------ SOURCE TEXT ------

COMMENTARY

Cognitive Function in Diabetes: How to Protect Our Patients

Richard M. Plotzker, MD

Disclosures

February 10, 2021

People with diabetes pose a particular challenge when trying to assess cognitive function longitudinally. Population data suggest that the risk of developing dementia, both vascular and neurodegenerative, among people with diabetes followed for 20 years is roughly double that of those without diabetes. It may be even greater because the increased mortality from diabetes may create a survivor bias that eliminates those with diabetes prematurely.

Diabetes incidence increases with age, and cognitive impairment may predate the diabetes. Comorbidity with cardiovascular disease, hypertension, lipid disorders, and effects of multiple medicines adds to the difficulty of assessing changes over time. What's worse is that the changes are usually insidious. The patient may pass through physicians every few years with their diabetes-related mental capacity evolving over a much longer time frame.

------

• [WHAT THE TASK ASKS]:
From the commentary on diabetes and cognitive function, reproduce everything from "Cognitive Function in" down to "with diabetes prematurely.". The items that come next have nothing to do with this text.

------ SOURCE INFORMATION ------

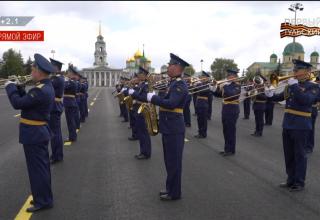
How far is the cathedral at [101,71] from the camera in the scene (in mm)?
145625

------
------ SOURCE INFORMATION ------

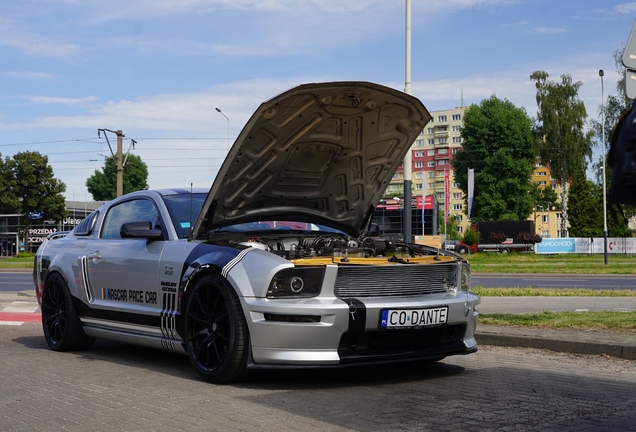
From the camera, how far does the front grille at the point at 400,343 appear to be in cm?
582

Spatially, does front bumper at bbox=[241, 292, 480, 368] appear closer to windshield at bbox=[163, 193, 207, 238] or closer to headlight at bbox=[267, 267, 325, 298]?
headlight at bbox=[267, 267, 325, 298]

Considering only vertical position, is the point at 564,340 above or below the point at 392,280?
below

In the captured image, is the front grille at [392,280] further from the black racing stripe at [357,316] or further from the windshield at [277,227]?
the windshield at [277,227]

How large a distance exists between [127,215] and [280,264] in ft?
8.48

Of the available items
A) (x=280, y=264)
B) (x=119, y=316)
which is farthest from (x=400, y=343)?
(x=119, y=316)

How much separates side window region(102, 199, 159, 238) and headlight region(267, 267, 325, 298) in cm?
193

------

• [RESULT OF THIS TASK]:
Cognitive Function in Diabetes: How to Protect Our Patients

Richard M. Plotzker, MD

Disclosures

February 10, 2021

People with diabetes pose a particular challenge when trying to assess cognitive function longitudinally. Population data suggest that the risk of developing dementia, both vascular and neurodegenerative, among people with diabetes followed for 20 years is roughly double that of those without diabetes. It may be even greater because the increased mortality from diabetes may create a survivor bias that eliminates those with diabetes prematurely.